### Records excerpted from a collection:
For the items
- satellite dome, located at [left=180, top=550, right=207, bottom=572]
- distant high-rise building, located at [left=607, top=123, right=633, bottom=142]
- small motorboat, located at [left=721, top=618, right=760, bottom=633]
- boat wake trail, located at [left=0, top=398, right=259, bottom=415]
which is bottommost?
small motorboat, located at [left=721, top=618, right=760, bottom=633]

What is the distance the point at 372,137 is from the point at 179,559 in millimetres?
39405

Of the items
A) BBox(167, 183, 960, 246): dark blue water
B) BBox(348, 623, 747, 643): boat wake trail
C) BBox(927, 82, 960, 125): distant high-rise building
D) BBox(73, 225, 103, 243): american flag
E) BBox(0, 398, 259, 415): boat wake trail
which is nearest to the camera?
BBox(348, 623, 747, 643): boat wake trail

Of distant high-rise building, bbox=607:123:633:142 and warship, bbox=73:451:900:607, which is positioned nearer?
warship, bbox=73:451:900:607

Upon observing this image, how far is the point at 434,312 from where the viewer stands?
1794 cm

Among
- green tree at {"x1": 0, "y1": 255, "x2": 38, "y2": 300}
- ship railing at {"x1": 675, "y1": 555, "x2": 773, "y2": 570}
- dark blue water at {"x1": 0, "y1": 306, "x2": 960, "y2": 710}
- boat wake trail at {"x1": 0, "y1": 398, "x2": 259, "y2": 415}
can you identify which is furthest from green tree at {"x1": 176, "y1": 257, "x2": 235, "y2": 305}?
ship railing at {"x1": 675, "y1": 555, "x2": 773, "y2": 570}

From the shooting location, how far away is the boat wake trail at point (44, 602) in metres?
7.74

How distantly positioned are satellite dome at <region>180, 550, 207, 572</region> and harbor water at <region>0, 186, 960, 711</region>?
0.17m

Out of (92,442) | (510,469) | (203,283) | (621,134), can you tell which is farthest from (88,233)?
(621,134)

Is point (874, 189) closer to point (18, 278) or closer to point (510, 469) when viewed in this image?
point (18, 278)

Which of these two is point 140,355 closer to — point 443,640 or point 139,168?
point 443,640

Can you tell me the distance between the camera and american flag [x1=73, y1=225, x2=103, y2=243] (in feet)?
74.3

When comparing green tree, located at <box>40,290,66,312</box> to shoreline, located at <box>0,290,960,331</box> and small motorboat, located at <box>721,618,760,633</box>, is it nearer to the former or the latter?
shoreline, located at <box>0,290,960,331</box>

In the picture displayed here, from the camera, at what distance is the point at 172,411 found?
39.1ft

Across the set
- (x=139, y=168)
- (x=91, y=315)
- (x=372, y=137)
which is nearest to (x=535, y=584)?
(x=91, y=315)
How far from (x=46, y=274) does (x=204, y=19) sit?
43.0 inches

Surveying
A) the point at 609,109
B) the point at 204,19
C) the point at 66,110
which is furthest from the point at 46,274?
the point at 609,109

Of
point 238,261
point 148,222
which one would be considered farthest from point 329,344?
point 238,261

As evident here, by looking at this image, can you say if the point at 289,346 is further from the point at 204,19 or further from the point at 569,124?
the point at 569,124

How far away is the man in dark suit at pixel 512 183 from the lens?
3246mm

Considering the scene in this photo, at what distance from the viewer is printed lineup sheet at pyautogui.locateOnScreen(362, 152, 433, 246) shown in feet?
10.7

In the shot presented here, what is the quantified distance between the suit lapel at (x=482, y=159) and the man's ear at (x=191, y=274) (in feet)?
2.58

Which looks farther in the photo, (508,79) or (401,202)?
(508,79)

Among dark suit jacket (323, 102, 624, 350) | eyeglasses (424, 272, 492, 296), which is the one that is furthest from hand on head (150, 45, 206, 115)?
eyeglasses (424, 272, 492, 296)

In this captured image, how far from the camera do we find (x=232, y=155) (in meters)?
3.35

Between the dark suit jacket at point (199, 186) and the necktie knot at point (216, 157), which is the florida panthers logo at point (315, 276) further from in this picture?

### Task prompt:
The listing above should be transcribed in full, exactly as written.

### Exercise output:
For the items
- satellite dome, located at [left=180, top=550, right=207, bottom=572]
- distant high-rise building, located at [left=607, top=123, right=633, bottom=142]
- small motorboat, located at [left=721, top=618, right=760, bottom=633]
- boat wake trail, located at [left=0, top=398, right=259, bottom=415]
which is bottommost?
small motorboat, located at [left=721, top=618, right=760, bottom=633]

What is the distance the point at 372,137 is from the point at 179,559 in millimetres?
39405

Of the items
A) BBox(167, 183, 960, 246): dark blue water
B) BBox(348, 623, 747, 643): boat wake trail
C) BBox(927, 82, 960, 125): distant high-rise building
D) BBox(73, 225, 103, 243): american flag
E) BBox(0, 398, 259, 415): boat wake trail
which is nearest to the camera?
BBox(348, 623, 747, 643): boat wake trail

Of distant high-rise building, bbox=607:123:633:142 and warship, bbox=73:451:900:607, which is positioned nearer?
warship, bbox=73:451:900:607

Upon observing this image, how far is the point at 434,312 from where the viewer stands?
1794 cm

Among
- green tree at {"x1": 0, "y1": 255, "x2": 38, "y2": 300}
- ship railing at {"x1": 675, "y1": 555, "x2": 773, "y2": 570}
- dark blue water at {"x1": 0, "y1": 306, "x2": 960, "y2": 710}
- boat wake trail at {"x1": 0, "y1": 398, "x2": 259, "y2": 415}
can you identify which is furthest from green tree at {"x1": 176, "y1": 257, "x2": 235, "y2": 305}?
ship railing at {"x1": 675, "y1": 555, "x2": 773, "y2": 570}

From the shooting location, how far away is the boat wake trail at point (44, 602) in metres?
7.74

How distantly positioned are satellite dome at <region>180, 550, 207, 572</region> and harbor water at <region>0, 186, 960, 711</region>?
0.17m

Out of (92,442) | (510,469) | (203,283) | (621,134), can you tell which is farthest from (88,233)?
(621,134)

Is point (874, 189) closer to point (18, 278) or closer to point (510, 469) when viewed in this image?
point (18, 278)

Which of these two is point 140,355 closer to — point 443,640 or point 139,168?
point 443,640

Can you tell me the distance between the camera and american flag [x1=73, y1=225, x2=103, y2=243] (in feet)?
74.3

When comparing green tree, located at <box>40,290,66,312</box> to shoreline, located at <box>0,290,960,331</box> and small motorboat, located at <box>721,618,760,633</box>, is it nearer to the former or the latter?
shoreline, located at <box>0,290,960,331</box>

In the picture displayed here, from the camera, at what distance is the point at 172,411 found?
39.1ft

Across the set
- (x=139, y=168)
- (x=91, y=315)
- (x=372, y=137)
which is nearest to (x=535, y=584)?
(x=91, y=315)
How far from (x=46, y=274) does (x=204, y=19) sit?
43.0 inches

Surveying
A) the point at 609,109
B) the point at 204,19
C) the point at 66,110
which is furthest from the point at 46,274?
the point at 609,109

Of
point 238,261
point 148,222
which one would be considered farthest from point 329,344?
point 238,261

As evident here, by looking at this image, can you say if the point at 289,346 is further from the point at 204,19 or further from the point at 569,124?
the point at 569,124

How far away is the man in dark suit at pixel 512 183 from the lens?
3246mm

Considering the scene in this photo, at what distance from the viewer is printed lineup sheet at pyautogui.locateOnScreen(362, 152, 433, 246) shown in feet?
10.7

In the shot presented here, what is the quantified distance between the suit lapel at (x=482, y=159) and the man's ear at (x=191, y=274) (in feet)?
2.58

Which looks farther in the photo, (508,79) or (401,202)?
(508,79)

Among dark suit jacket (323, 102, 624, 350) | eyeglasses (424, 272, 492, 296), which is the one that is furthest from hand on head (150, 45, 206, 115)?
eyeglasses (424, 272, 492, 296)

In this captured image, how far from the camera do we find (x=232, y=155) (in meters)?
3.35

Between the dark suit jacket at point (199, 186) and the necktie knot at point (216, 157), which is the florida panthers logo at point (315, 276) further from in this picture?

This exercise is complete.